The problem is that it is increasingly difficult to define the Labour left as a group of people with a common political platform. Of course, the left has common values. Anti-militarism is one; the sense that labour should be empowered against capital is another. The left believes that people should have more control over the decisions that fundamentally affect their everyday lives.

So one could go on – but these common values do not yield agreement on the great issues of the day. On these, from the European Community through electoral reform to the importance of Green poli­tics, the left is deeply divided. Most im­portant, on the economy, where once there was left consensus on the neo-Keynesian protectionism of the Alternative Economic Strategy, there is not one left position but a raft of competing ideas, with fundamental disagreements about devaluation, the possibilities of European alternative economic strategies, nationalisation and much more besides.

Add the continuing arguments on the left about toleration of Leninist entrists in the Labour Party and about the future of the block vote at Labour conference, and it is difficult to see how a comprehen­sive platform could be devised to bring together the left rather than divide it.
It follows that it is not always very easy these days to define who isn’t on the left.
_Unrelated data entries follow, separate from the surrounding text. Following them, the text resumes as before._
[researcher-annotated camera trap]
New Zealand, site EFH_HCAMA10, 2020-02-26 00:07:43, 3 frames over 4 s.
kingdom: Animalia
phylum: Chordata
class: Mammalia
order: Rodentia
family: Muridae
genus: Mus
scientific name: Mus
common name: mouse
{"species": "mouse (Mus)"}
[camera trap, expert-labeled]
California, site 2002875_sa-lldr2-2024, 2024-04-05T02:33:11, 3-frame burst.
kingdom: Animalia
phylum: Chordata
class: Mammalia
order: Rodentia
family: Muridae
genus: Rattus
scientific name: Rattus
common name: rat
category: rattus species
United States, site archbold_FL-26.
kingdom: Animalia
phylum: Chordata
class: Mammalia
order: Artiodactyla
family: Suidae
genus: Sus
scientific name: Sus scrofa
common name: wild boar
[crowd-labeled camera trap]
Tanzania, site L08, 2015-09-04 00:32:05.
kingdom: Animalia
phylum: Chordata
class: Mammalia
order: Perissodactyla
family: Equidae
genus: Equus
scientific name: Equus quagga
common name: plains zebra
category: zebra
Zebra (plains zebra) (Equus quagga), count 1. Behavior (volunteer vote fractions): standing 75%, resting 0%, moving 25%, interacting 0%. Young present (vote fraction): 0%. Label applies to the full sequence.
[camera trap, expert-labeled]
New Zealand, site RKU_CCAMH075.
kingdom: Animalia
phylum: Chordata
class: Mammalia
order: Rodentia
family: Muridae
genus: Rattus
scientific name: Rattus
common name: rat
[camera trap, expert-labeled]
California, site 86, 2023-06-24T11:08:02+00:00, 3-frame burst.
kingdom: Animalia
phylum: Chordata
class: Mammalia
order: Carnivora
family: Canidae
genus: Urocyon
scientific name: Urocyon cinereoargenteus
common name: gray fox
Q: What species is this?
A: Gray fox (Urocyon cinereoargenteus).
Abandoning principles in the pursuit of power is all too familiar a phenomenon, and it is just about possible that some or even all of “the Brown, Blair, Cook, Straw ‘realist' wing" of the soft left have sold the pass on everything they once be­lieved, as Mr Livingstone claims. But the evidence for his assertion is patchy, to say the least.

Unless serious signs of apostasy ap­pear, the energy that Mr Livingstone would like to see spent on realigning and rebuilding the left would be better used simply to encourage open no-holds-barred debate on Labour's future, no one in the party excluded.


BOSNIA NEEDS ARMED INTERVENTION TO SURVIVE

The six weeks since Tribune – then alone  among  British  newspapers – first argued for limited military inter­vention to save Sarajevo from the bloody siege by Serbian irregulars should have been used by the governments of west­ern Europe to make the necessary military preparations and then to send in the aircraft and troops.

Instead, the British and American governments have resisted all calls for military force to stop the siege, taking refuge in hand-wringing and hoping against hope that sanctions and peace talks will yield some result.

Meanwhile, the crisis in Bosnia has de­veloped precisely as any intelligent ob­server knew it would. The Serbs have consolidated their positions and contin­ued the grisly programme of "ethnic cleansing”; and the Croats, at first hesitant about getting in on the act in Bosnia for fear of what might result, have pitched in with a vengeance. The carving-up of Bosnia between Serbia and Croatia is now well advanced.

It is not too late to rescue the situation. Sarajevo is still holding out – just. However emboldened they have been by the criminal prevarication of the British and American governments, the Serbian mili­tias are still not in a position seriously to resist what the big powers could throw at them; the same goes for their Croatian counterparts. But in another couple of months  it will be too late.